» EXERCISE DESCRIPTION:
Please collect every line of the listing below that contains the word "balcony".

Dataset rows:
____________________

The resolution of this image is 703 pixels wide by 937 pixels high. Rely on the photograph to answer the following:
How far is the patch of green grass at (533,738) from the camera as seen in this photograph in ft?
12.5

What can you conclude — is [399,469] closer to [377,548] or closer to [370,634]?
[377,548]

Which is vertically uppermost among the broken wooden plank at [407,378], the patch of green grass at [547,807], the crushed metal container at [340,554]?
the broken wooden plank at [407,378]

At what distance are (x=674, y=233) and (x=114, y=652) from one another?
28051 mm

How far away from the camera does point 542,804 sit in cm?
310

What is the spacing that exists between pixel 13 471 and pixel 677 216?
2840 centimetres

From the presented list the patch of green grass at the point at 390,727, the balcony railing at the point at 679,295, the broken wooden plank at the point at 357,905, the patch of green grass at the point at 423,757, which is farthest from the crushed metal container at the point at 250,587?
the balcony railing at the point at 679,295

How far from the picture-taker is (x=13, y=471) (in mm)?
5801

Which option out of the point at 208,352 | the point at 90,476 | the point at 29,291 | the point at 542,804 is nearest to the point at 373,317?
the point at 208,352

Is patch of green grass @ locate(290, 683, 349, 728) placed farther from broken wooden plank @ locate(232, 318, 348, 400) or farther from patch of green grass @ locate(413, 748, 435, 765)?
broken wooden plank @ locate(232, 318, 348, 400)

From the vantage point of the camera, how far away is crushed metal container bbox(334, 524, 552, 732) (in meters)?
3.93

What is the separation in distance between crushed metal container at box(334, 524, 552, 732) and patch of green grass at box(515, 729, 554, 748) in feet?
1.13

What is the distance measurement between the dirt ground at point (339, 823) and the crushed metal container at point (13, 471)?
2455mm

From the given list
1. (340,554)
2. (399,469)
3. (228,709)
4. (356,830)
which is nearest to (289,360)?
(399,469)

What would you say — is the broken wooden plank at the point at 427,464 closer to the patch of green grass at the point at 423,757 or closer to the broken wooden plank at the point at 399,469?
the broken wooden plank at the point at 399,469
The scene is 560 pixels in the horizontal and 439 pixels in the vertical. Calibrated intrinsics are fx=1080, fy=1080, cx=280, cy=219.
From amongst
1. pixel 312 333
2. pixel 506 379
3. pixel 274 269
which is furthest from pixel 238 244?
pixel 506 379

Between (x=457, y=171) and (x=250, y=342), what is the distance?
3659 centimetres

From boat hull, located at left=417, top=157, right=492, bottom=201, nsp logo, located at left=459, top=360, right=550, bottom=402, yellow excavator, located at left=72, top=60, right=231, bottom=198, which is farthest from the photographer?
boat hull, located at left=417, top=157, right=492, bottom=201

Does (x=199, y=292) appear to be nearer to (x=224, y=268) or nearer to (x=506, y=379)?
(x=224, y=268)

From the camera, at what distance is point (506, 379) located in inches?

____________________

» THE SOLUTION:
From the presented list the patch of green grass at the point at 390,727, the balcony railing at the point at 679,295, the broken wooden plank at the point at 357,905, the patch of green grass at the point at 423,757, which is farthest from the crushed metal container at the point at 250,587?
the balcony railing at the point at 679,295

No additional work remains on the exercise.